One wonders why they bother. Republicans and Democrats, together, now spend somewhere between $2 and $3 billion in mid-term election years convincing voters that elected officials and candidates for elected office are corrupt, crazed, and hell-bent on destroying the American way of life. If the target is a Democrat, he or she is a pro-criminal, baby-killing, illegal immigration-loving, devil-worshipping socialist, If the target is a Republican, he or she is a jack-booted neo-Nazi, bought and paid for by the NRA, hell-bent on destroying the rule of law and complicit in the destruction of the environment.
This isn’t a recent development. When I first started covering politics for the NBC News Election Unit, more than four decades ago, the political consulting firm Black, Manafort and Stone told anyone who would listen that they had discovered the secret to electoral success. Said secret was simple: if you could drive your opponent’s “negative rating” past a certain point (mid-40s, they thought), he or she became “unelectable.” By default, then, your candidate would win.
This “insight” soon became a central tenet of modern political campaigns. And because it worked — driving an opponent’s “negatives” close to 50% did indeed make victory more likely — campaigns devoted more and more money to negative “messaging.”
The rough math is this: Campaigns spend 75% of the money they raise on “messaging.” Messaging means TV, radio and digital advertising, social media “mentions” and “placements,” direct mail, texting, etcetera. Roughly 50% (probably more) of all messaging is “negative advertising” of one kind or another. So you take the amount of money spent, multiple it by .75, then divided that number by two and you have a ballpark estimate of how much money is spent on “negative messaging” in any given election year.
In 2020, $14 billion was spent on political campaigns and campaigning. Multiply 14 billion by .75 and you get $10.5 billion. Divide that number by two and you get $5.25 billion spent on negative messaging in the 2020 campaign season (2019–2020). The 2018 mid-term election saw campaigns raise and spend $5.7 billion. Seventy-five percent of that is $4.275 billion. Half of that is $2.37 billion. That’s a ballpark estimate of how much was spent in that cycle on negative message.
It’s been going on like this for 40 years, at least. The reason people no longer have much faith in the system is because they’ve been told that the people in the system are awful and the system itself is rigged against them. And this is just the paid messaging. Throw “attack” commentary and opinion from Fox News Channel, MSNBC, CNN, and hundreds of other “media outlets” and you are talking about amplifying negative messaging on a vast scale.

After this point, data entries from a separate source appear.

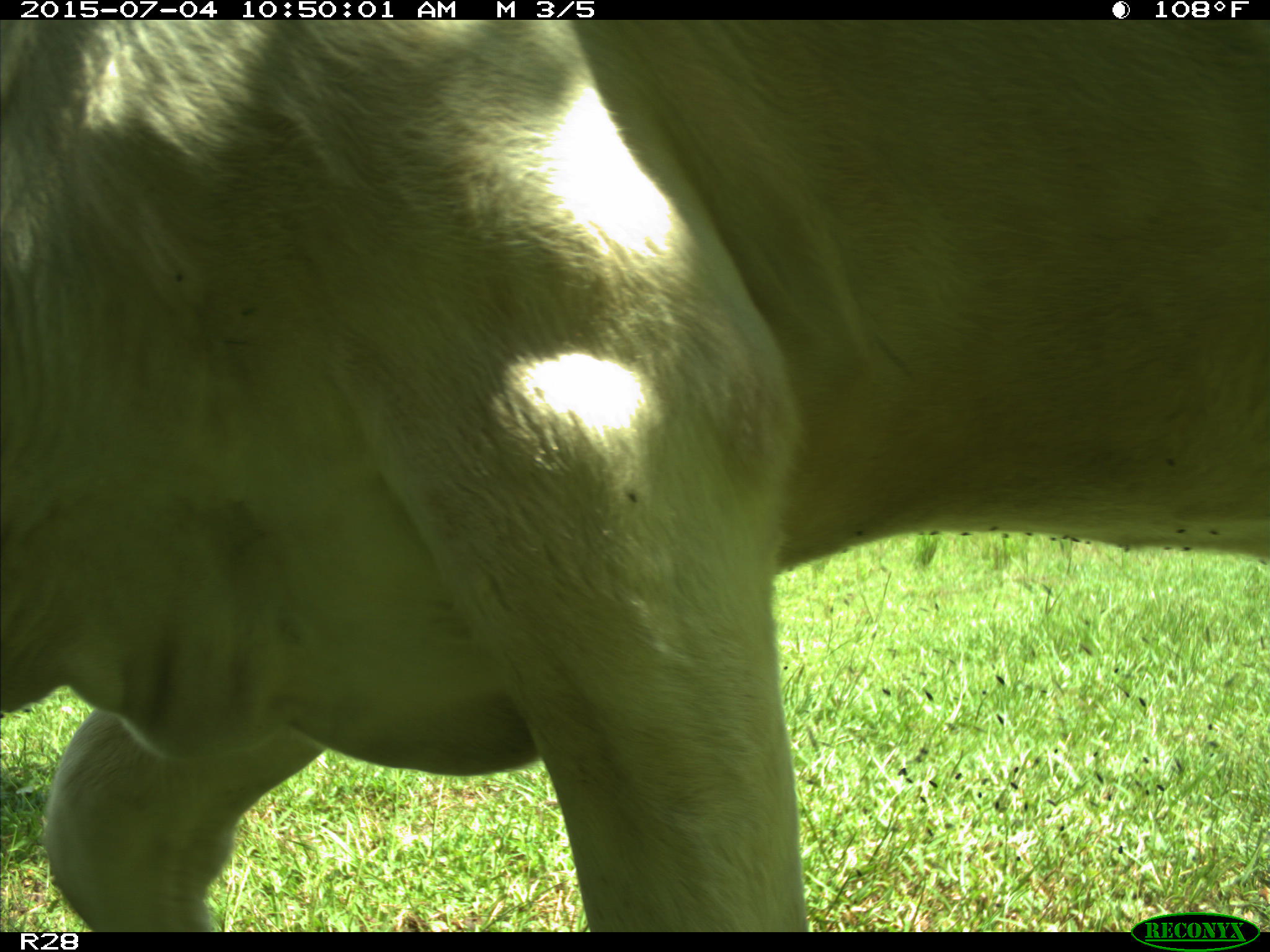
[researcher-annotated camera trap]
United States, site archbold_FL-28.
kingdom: Animalia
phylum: Chordata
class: Mammalia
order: Artiodactyla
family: Bovidae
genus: Bos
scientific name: Bos taurus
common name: domestic cow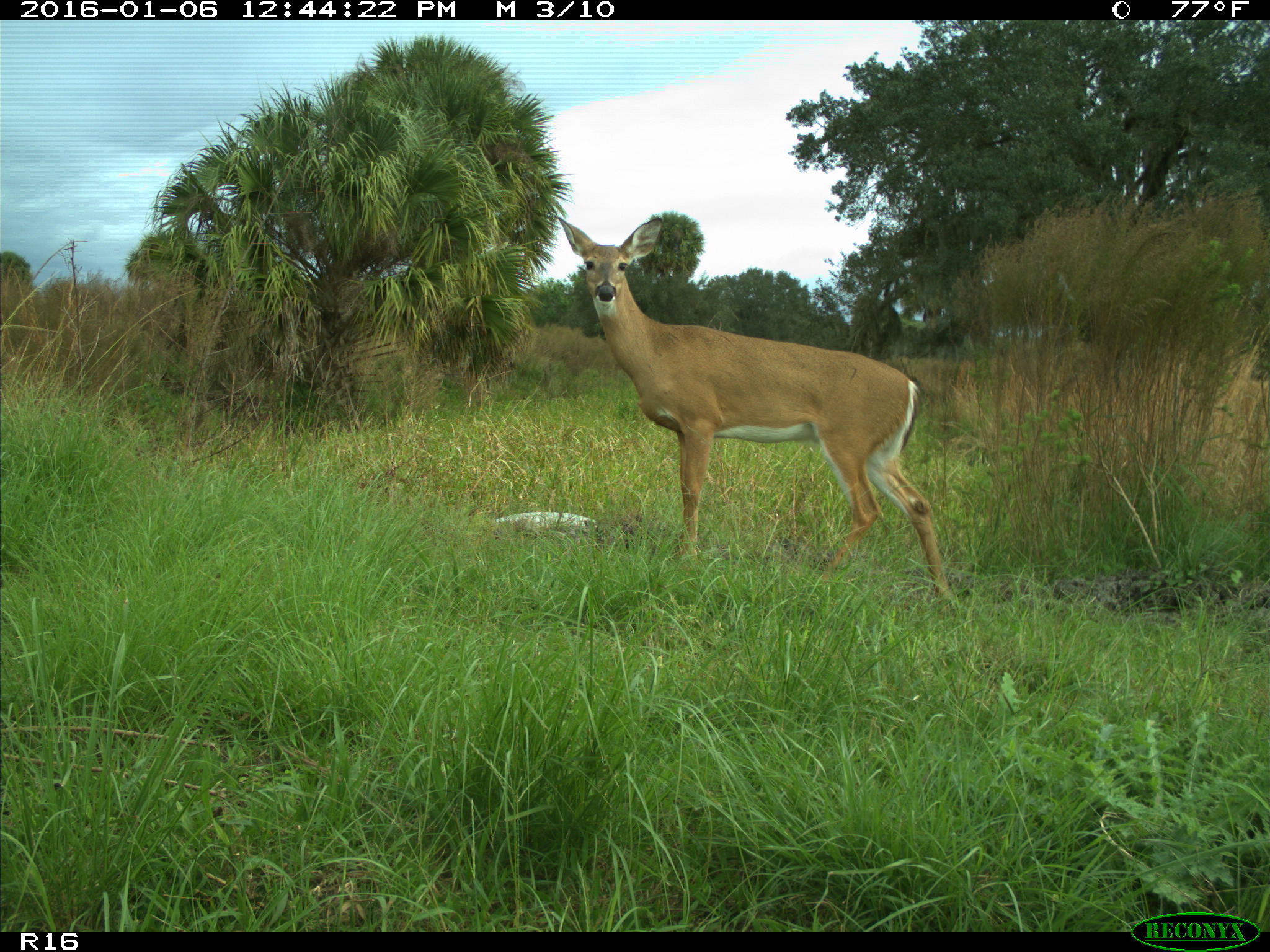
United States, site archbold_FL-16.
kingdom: Animalia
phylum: Chordata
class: Mammalia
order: Artiodactyla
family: Cervidae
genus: Odocoileus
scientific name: Odocoileus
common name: deer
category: unidentified deer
Unidentified deer (deer) (Odocoileus).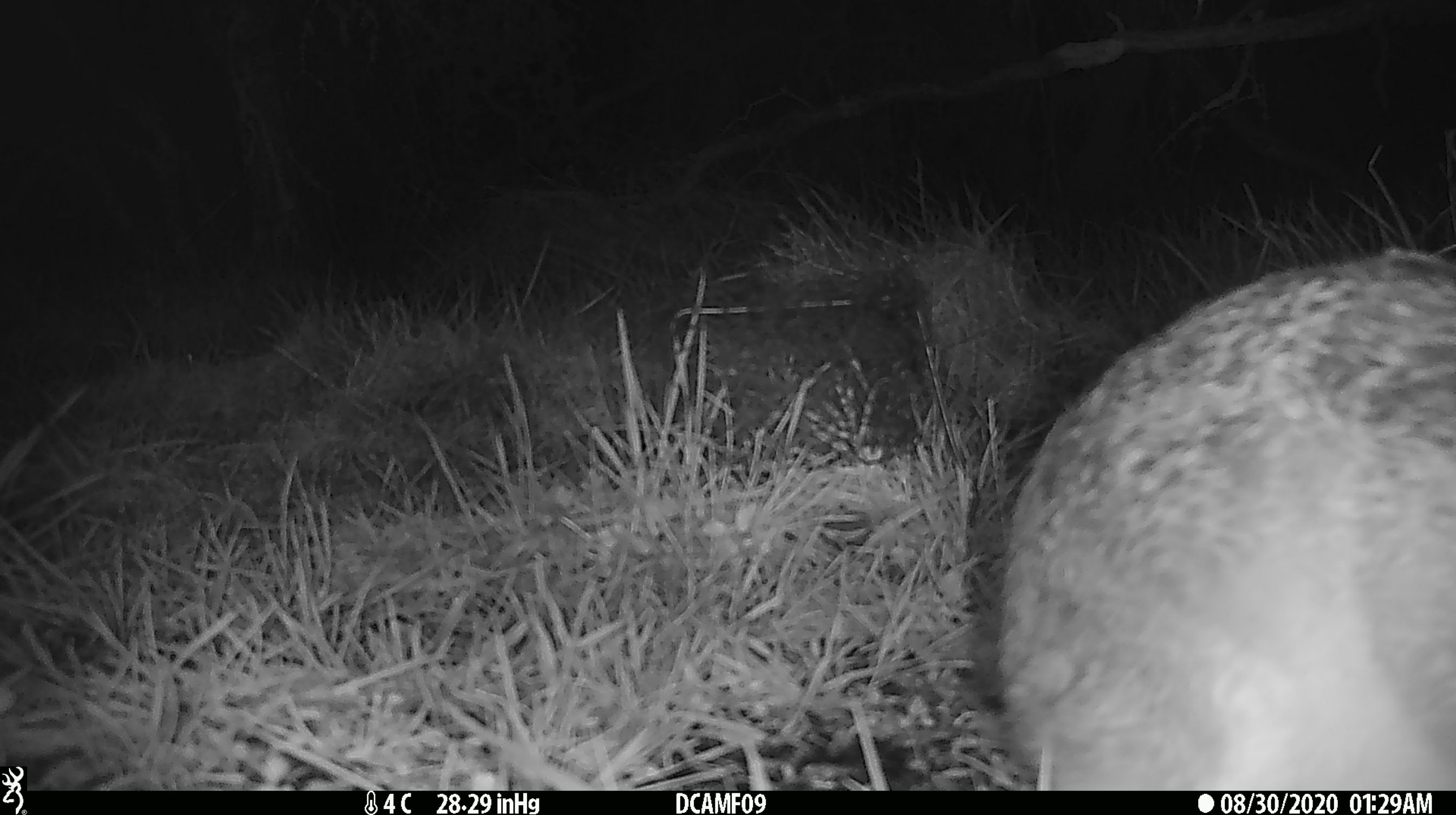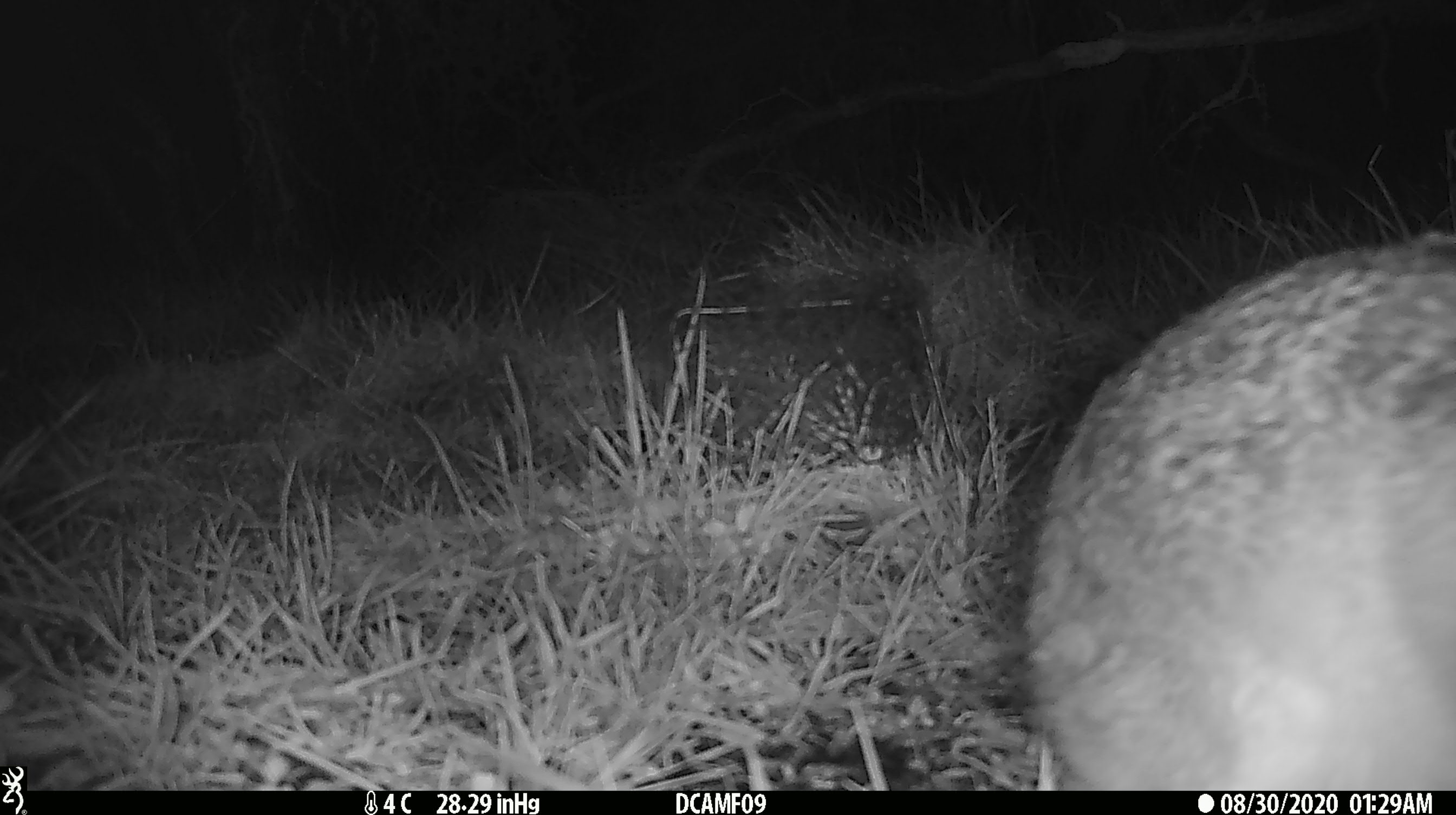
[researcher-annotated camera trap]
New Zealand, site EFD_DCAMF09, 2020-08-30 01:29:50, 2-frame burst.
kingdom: Animalia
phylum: Chordata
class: Mammalia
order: Diprotodontia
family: Phalangeridae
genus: Trichosurus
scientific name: Trichosurus vulpecula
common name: common brushtail possum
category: possum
Possum (common brushtail possum) (Trichosurus vulpecula).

Indeed, if you think of American politics as a product, more than half of its advertising and marketing budget is spent on denigrating the product. And it’s not only convinced voters that the systems is hopelessly corrupt, it’s made running for public office seem like an act of lunacy. When David McCormick told friends that he was going to run for the GOP nomination for the US Senate in Pennsylvania those friends said to him: “that’s great, the country needs people like you.” What those friend thought was: “David’s obviously lost his mind.”
It isn’t going to change. If anything, as the mood of the electorate sours, it will get worse. Eventually, people will consider abandoning the product altogether. So long as certain checks and subsidies keep coming (Social Security and Medicare, chief among them), what difference does it make if it’s a democracy, a theocracy or an autocracy. The Russians needn’t lift a finger. Americans are much more effective at undermining American democracy.